Thanks in advance for any advice.
/bruce
 
Graphic performance will be superior in Boot Camp then in virtualization.

No issues with having OS X on one HDD and Windows on a second.

You can save a good bit of cash by buying RAM and HDDs from third parties versus buying them from Apple. The only real benefit of buying them from Apple is they are covered under the machine's warranty.
 
The pretty complete list of cards for the Mac Pro:

7300GT (Old)
8800GT
2600XT (Baseline Mac Pro card for the Early 2008 model)
X1900 (Old, don't want)
3870 (Not availble through the Apple store.)

There are the Quattro cards to consider, but they're expensive. Sesshi would be able to tell you a lot more about them than anyone else on this forum.

The 3870 is the card to get, check out BearFeats.com for benchmarks.

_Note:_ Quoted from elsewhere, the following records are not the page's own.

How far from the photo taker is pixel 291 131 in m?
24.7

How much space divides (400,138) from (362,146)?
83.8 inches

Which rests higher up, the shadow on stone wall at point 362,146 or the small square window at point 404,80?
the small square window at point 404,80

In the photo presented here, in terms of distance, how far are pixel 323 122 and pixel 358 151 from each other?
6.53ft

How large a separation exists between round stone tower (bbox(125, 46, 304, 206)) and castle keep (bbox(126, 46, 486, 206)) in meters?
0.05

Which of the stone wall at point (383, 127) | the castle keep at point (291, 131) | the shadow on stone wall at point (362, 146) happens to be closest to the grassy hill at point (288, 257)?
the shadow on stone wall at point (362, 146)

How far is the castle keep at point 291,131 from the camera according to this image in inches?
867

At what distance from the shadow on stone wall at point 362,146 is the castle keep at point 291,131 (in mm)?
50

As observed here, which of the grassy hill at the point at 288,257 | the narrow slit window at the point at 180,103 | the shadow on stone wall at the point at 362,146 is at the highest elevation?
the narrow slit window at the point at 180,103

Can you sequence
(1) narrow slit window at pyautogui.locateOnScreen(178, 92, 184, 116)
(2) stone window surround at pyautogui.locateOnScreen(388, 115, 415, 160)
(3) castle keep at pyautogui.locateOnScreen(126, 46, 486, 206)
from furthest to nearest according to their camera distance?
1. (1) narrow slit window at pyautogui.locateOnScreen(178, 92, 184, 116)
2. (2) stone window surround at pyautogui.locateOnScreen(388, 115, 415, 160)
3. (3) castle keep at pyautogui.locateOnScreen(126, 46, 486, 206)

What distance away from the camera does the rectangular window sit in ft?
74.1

Bootcamp runs windows natively, instead of running Windows on VM on OSX. Much better performance.
 
You can also run a virtual instance of your bootcamp install of Windows under fusion if you just want to get in and do some stuff that is not graphics intensive. Comes in pretty handy when I don't want to do a full shutdown and reboot into Windows.
 
The 3870 is the card to get, check out BearFeats.com for benchmarks.

Bootcamp runs windows natively, instead of running Windows on VM on OSX. Much better performance.

That's Barefeats. :p

Boot Camp is a better option if you're going to want as much speed as possible. The only time I used Fusion was on a 2 GHz MacBook, and it was painfully slow, so YMMV.

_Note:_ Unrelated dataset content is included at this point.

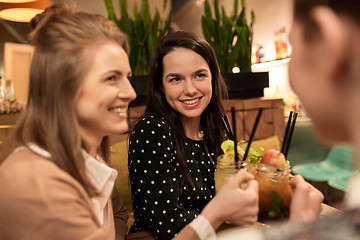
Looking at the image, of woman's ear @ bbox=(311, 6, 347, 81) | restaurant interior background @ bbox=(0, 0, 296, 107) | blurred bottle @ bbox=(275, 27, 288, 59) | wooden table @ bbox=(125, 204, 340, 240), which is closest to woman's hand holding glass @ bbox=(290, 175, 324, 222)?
wooden table @ bbox=(125, 204, 340, 240)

As far as video cards, the 3870 is the best card for anything Core Image-based under Leopard, while the 8800 GT is better for games and professional applications under Windows. There are rumors that the 4850 and 4870 are going to be released for Mac Pros sooner or later, though. Might be worth waiting for one of those (by that I mean get a cheap card now, save your pennies for the better one later).
 
The funny thing is I spelled it that way and then thought - "No, that doesn't make sense." - and changed it.

I would recommend the 3870, it's the best all around card for the Mac Pro.